8. Focus on your behavior not your feelings.

“Be prepared to ignore your feelings (they don’t matter).” — Blake Powell

If we wait until we feel like writing, our page will remain blank. It is better to focus on our behavior and let our feelings follow. We must force ourselves to write, whether we feel like writing or not.

If we’re lucky, by the end of our writing session we may even start to enjoy it.

A successful life comes from behaving first and letting our feelings follow. An unsuccessful life comes from feeling first and letting our behavior follow.

9. Focus on the process and catch up with your dreams later.

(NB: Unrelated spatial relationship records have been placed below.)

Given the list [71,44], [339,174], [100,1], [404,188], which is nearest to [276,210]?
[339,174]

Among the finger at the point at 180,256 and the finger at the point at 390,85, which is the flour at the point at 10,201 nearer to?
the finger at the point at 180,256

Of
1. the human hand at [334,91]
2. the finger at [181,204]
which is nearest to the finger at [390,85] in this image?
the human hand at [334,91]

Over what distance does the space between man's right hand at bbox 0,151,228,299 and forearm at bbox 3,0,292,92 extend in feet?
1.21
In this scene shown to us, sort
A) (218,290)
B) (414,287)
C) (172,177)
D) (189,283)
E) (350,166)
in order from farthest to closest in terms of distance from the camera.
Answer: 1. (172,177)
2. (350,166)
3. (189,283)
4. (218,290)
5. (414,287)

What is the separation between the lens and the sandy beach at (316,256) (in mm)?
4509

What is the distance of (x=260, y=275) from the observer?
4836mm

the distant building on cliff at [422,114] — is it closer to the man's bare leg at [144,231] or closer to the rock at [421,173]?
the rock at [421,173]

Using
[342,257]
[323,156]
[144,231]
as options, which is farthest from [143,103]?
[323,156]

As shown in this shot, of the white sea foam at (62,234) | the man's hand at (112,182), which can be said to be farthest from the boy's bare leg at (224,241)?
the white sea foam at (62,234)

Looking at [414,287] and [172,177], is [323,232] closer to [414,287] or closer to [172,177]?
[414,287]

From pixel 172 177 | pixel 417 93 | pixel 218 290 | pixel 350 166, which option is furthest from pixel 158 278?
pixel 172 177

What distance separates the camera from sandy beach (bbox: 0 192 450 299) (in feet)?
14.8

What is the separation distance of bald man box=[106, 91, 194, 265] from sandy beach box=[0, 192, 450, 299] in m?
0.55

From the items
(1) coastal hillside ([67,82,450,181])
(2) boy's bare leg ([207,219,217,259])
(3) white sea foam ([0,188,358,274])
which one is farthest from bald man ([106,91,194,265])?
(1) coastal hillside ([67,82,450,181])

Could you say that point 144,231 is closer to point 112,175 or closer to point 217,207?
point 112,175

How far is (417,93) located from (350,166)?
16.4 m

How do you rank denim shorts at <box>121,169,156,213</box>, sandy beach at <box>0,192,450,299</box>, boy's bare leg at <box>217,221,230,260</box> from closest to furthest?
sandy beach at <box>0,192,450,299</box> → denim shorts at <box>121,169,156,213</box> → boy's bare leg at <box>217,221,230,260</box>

“Instead of wanting to be successful, you need to learn to enjoy the process itself. Revel in the act of creation, accept good things will come if you do good work, and just breathe.” — Blake Powell

If I were to focus on being successful I would be miserable. Why? I’m not successful. Yet. But the process is within my control. My discipline is within my control. My appetite for risk is within my control. By focusing on the things I can control — I can succeed at them.

I may not be able to drive a Lamborghini, but I can wake up at 6 a.m and write.

10. Work where you can make a difference.

“I’m doing it for the one or two people who read my content and love it. I’m doing it for those people that will read this and actually take action, not read it and say “Oh, nice article” and then move on to the next one with no hesitations or second thoughts.” —Blake Powell

If you want to make an impact with your writing, you should focus on the people who will then change their behavior. It’s not interest that drives change. It’s action.

Conclusion

I could keep going with this list. The above ten lessons are a fraction of what I have learned. Hopefully they’re a fraction of what I’ll continue to learn. Hopefully they’re a fraction of what you will learn from Blake too.

One last thing I will say; many of his points can make me feel uncomfortable. Do I really want to turn off my internet? No. Is ignoring my feelings and focusing on behaviour easy? Hell no.

But in those moments I think of a quote from Josh Waitzkin, “When uncomfortable my instinct is not to avoid the discomfort but to become at peace with it. My instinct is always to seek out challenges as opposed to avoiding them.”